Defibrillation: This is a heavy shock when your heartbeat becomes unstable or irregular. When this happens, it may cause you to faint. Many people that have had this occur say it feels like a “kick in the chest.” This is usually over quickly.
Implantable Loop Recorder (ILR)
Sometimes events do not occur as often or are harder to catch. In this situation, your physician may suggest an ILR. This device is about the size of your pinkie. This procedure is done in an outpatient hospital setting and is implanted under the skin. The incision made is usually about one inch.
Anytime an event occurs, it is recorded and read with radio waves by a programmer machine. This device can be worn for up to a year, as the battery life expectancy is about 14 months. The same procedure would be repeated for the removal of the device. This device does not send out electricity; it is simply a recording device.

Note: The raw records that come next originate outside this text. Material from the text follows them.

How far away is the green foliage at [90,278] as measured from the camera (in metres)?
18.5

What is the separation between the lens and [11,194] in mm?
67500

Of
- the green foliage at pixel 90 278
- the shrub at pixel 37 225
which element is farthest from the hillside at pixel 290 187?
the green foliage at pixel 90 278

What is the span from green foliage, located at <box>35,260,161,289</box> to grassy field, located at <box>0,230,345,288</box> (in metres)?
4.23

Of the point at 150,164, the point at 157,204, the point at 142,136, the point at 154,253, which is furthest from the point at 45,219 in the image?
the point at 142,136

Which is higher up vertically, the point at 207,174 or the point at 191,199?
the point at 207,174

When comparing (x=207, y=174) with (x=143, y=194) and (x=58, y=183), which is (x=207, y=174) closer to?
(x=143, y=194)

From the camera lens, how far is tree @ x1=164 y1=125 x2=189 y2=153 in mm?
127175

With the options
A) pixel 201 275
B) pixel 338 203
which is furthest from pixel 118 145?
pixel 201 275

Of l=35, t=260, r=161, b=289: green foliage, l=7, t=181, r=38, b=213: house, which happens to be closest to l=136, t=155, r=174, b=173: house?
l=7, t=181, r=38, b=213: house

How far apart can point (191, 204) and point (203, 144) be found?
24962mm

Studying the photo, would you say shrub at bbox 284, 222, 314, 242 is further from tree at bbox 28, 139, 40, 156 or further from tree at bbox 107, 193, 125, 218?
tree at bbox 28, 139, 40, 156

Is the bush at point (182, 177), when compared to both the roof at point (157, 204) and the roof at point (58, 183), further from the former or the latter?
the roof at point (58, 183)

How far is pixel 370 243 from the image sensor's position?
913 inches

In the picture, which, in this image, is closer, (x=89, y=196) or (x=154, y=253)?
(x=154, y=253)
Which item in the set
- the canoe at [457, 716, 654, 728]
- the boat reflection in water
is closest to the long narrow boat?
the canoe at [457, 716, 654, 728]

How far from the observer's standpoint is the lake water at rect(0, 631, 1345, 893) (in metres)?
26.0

Why do I need one? A pacemaker is usually recommended for patients with an abnormally slow heartbeat (also known as bradycardia). When your heartbeat is less than 60 beats per minute, it is usually considered irregular, and your body may experience fainting, dizziness, shortness of breath, or fatigue.
A pacemaker can be inserted and programmed to keep the heart beating at a normal rate so that you may continue your everyday activities without experiencing these symptoms.
A pacemaker consists of two parts that are placed inside the body: the pacemaker itself, and a pacing lead. A pacemaker is a small device that is placed under the skin, usually as an outpatient procedure at the hospital, and the patient can go home the same day.
A pacing lead is a wire that carries a tiny electrical pulse to the heart. The pacing lead is guided through a vein into the heart, and a “pocket” is created under the skin where the pacemaker is placed and the lead is connected.
The incision site may be red and swollen for a few days after surgery, but this is normal. There will be a slight bulge at the pacemaker site after insertion, but after the site has healed, the swelling and redness should disappear. If it does not, you should contact your physician immediately.
You will be given a pacemaker ID card that will identify you as a pacemaker wearer. This card has important information about the type of pacemaker you have. It is important that you keep this with you at all times!
Pacemaker follow-ups are very important! This is how your physician monitors how your pacemaker is functioning. This can be done in your doctor’s office and also by telephone.
The frequency of monitoring changes during the lifetime of your pacemaker with more frequent checks as your pacemaker nears the expected time of replacement. The average life of a pacemaker is six years.